→ **YOUR TASK**
In the data below, change every "locomotive headlight" to "engine headlight" and reproduce the lines with nothing else altered.

→ **DATA ENTRIES**
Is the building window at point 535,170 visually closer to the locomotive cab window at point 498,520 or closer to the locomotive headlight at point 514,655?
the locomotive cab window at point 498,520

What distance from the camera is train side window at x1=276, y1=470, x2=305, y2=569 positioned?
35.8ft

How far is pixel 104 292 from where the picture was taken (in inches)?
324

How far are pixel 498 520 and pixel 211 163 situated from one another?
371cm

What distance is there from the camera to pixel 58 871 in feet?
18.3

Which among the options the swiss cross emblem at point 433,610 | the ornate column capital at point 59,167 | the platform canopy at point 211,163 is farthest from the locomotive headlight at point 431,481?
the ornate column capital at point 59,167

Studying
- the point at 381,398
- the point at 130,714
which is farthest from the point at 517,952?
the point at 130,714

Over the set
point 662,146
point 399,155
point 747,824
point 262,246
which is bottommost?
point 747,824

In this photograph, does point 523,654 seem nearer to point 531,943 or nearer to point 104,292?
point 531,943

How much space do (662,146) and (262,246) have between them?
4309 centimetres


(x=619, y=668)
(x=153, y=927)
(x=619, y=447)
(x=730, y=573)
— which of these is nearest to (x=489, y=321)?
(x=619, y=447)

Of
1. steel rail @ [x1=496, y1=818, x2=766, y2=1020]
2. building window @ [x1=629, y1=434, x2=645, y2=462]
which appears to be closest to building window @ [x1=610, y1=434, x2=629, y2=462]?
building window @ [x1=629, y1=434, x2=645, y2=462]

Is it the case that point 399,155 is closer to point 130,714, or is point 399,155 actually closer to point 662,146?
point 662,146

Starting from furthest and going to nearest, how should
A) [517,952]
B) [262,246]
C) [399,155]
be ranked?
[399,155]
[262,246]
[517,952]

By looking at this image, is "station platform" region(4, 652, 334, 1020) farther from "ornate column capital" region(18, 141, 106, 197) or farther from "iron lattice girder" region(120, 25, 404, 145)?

→ **COMPLETE ANSWER**
Is the building window at point 535,170 visually closer to the locomotive cab window at point 498,520 or closer to the engine headlight at point 514,655?
the locomotive cab window at point 498,520

What distance from the camera is train side window at x1=276, y1=470, x2=305, y2=569 positioned?
35.8ft

How far is pixel 104 292 from where the picture was taken (in inches)?
324

How far are pixel 498 520 and pixel 211 163 situated from one another?
371cm

What distance is there from the camera to pixel 58 871 in feet?
18.3

Which among the options the swiss cross emblem at point 433,610 | the ornate column capital at point 59,167 | the platform canopy at point 211,163 is farthest from the engine headlight at point 431,481?
the ornate column capital at point 59,167

Studying
- the point at 381,398
- the point at 130,714
which is farthest from the point at 517,952?
the point at 130,714

Over the set
point 662,146
point 399,155
point 747,824
point 262,246
which is bottommost?
point 747,824

In this photograph, does point 523,654 seem nearer to point 531,943 or nearer to point 104,292?
point 531,943

How much space do (662,146) and (262,246) have between them?
4309 centimetres


(x=619, y=668)
(x=153, y=927)
(x=619, y=447)
(x=730, y=573)
— which of these is nearest to (x=489, y=321)?
(x=619, y=447)

Of
1. steel rail @ [x1=496, y1=818, x2=766, y2=1020]
2. building window @ [x1=629, y1=434, x2=645, y2=462]
which appears to be closest to building window @ [x1=610, y1=434, x2=629, y2=462]?
building window @ [x1=629, y1=434, x2=645, y2=462]

Is it the case that point 399,155 is closer to point 130,714, or is point 399,155 actually closer to point 662,146?
point 662,146

Starting from furthest and going to nearest, how should
A) [517,952]
B) [262,246]
C) [399,155]
be ranked?
[399,155]
[262,246]
[517,952]

By looking at this image, is "station platform" region(4, 652, 334, 1020) farther from "ornate column capital" region(18, 141, 106, 197) or farther from "iron lattice girder" region(120, 25, 404, 145)?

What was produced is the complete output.